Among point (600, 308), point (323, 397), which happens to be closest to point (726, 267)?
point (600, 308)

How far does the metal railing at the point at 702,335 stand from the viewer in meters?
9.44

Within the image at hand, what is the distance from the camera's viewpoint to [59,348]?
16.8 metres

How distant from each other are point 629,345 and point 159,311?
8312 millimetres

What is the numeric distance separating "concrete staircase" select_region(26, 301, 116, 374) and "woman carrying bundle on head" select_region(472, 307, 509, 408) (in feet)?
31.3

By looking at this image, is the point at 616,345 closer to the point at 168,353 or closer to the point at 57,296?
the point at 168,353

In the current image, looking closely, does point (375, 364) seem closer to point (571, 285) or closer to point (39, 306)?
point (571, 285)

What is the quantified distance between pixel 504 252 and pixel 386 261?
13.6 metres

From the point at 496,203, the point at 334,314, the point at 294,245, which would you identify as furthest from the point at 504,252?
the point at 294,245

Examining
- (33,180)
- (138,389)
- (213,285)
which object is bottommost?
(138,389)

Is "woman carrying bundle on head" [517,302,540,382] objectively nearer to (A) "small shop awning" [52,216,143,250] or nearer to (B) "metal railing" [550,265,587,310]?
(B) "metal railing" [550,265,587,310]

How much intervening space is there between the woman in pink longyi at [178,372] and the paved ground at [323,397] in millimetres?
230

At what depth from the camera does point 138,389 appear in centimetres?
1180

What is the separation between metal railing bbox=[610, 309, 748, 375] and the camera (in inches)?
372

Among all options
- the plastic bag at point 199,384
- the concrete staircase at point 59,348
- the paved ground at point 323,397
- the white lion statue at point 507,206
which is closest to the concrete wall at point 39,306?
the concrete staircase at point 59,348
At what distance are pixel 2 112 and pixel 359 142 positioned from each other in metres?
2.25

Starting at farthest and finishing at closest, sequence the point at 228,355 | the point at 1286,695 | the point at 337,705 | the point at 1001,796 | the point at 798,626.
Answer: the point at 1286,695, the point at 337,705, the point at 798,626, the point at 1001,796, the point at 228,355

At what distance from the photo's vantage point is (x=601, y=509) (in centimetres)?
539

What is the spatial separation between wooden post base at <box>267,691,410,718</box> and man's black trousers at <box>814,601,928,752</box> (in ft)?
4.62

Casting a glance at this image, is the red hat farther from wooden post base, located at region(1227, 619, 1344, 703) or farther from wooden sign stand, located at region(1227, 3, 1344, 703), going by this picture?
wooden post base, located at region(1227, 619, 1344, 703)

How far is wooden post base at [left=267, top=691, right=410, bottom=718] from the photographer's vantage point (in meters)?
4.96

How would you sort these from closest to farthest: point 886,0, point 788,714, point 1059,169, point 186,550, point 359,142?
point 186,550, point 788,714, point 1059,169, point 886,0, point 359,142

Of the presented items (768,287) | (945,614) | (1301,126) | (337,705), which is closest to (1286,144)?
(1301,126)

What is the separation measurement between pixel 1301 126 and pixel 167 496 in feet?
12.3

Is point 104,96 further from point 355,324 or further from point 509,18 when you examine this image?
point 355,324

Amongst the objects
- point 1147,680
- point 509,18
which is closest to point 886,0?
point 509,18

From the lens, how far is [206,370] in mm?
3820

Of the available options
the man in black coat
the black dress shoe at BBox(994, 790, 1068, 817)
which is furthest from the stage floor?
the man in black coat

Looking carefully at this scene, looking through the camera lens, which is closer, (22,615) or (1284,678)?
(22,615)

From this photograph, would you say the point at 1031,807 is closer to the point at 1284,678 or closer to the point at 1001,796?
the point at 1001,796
==========
# WHAT THE EXERCISE ASKS:
Print the entire listing above verbatim, from its first line through its last.

# FINISHED ANSWER:
Among point (600, 308), point (323, 397), which happens to be closest to point (726, 267)?
point (600, 308)

How far does the metal railing at the point at 702,335 stand from the viewer in meters?
9.44

Within the image at hand, what is the distance from the camera's viewpoint to [59,348]?
16.8 metres

How distant from each other are point 629,345 and point 159,311?
8312 millimetres

What is the numeric distance separating "concrete staircase" select_region(26, 301, 116, 374) and "woman carrying bundle on head" select_region(472, 307, 509, 408) (in feet)?
31.3

By looking at this image, is the point at 616,345 closer to the point at 168,353 or closer to the point at 57,296?
the point at 168,353

In the current image, looking closely, does point (375, 364) seem closer to point (571, 285) or closer to point (39, 306)?
point (571, 285)

What is the quantified distance between pixel 504 252 and pixel 386 261?
13.6 metres

From the point at 496,203, the point at 334,314, the point at 294,245, which would you identify as furthest from the point at 504,252?
the point at 294,245

Examining
- (33,180)
- (138,389)
- (213,285)
which object is bottommost?
(138,389)

Is "woman carrying bundle on head" [517,302,540,382] objectively nearer to (A) "small shop awning" [52,216,143,250] or nearer to (B) "metal railing" [550,265,587,310]?
(B) "metal railing" [550,265,587,310]

How much intervening space is there between the woman in pink longyi at [178,372] and the paved ground at [323,397] in millimetres?
230

At what depth from the camera does point 138,389 appear in centimetres?
1180

What is the separation between metal railing bbox=[610, 309, 748, 375] and the camera (in inches)?
372

Among all options
- the plastic bag at point 199,384
- the concrete staircase at point 59,348
- the paved ground at point 323,397
- the white lion statue at point 507,206
which is closest to the concrete wall at point 39,306?
the concrete staircase at point 59,348
At what distance are pixel 2 112 and pixel 359 142 positioned from each other in metres?
2.25

Starting at farthest and finishing at closest, sequence the point at 228,355 | the point at 1286,695 | the point at 337,705 | the point at 1001,796 | the point at 798,626.
Answer: the point at 1286,695, the point at 337,705, the point at 798,626, the point at 1001,796, the point at 228,355

At what distance from the photo's vantage point is (x=601, y=509) (in centimetres)?
539

What is the spatial separation between wooden post base at <box>267,691,410,718</box> and man's black trousers at <box>814,601,928,752</box> (in ft)?
4.62

Casting a glance at this image, is the red hat farther from wooden post base, located at region(1227, 619, 1344, 703) or farther from wooden sign stand, located at region(1227, 3, 1344, 703), going by this picture?
wooden post base, located at region(1227, 619, 1344, 703)

How far is wooden post base at [left=267, top=691, right=410, bottom=718] from the photographer's vantage point (in meters)?
4.96

How would you sort these from closest to farthest: point 886,0, point 788,714, point 1059,169, point 186,550, point 359,142?
point 186,550, point 788,714, point 1059,169, point 886,0, point 359,142

Of the presented items (768,287) | (945,614) | (1301,126) | (337,705), which is closest to (1286,144)?
(1301,126)

What is the separation measurement between pixel 1301 126 and pixel 167 496 in feet?
12.3

Is point 104,96 further from point 355,324 or further from point 509,18 when you examine this image?
point 355,324

Amongst the objects
- point 1147,680
- point 509,18
which is closest to point 886,0?
point 509,18

From the lens, how far is [206,370] in mm?
3820

Of the available options
the man in black coat
the black dress shoe at BBox(994, 790, 1068, 817)
which is furthest from the stage floor?
the man in black coat

Looking carefully at this scene, looking through the camera lens, which is closer, (22,615) or (1284,678)?
(22,615)

From this photograph, would you say the point at 1031,807 is closer to the point at 1284,678 or closer to the point at 1001,796?
the point at 1001,796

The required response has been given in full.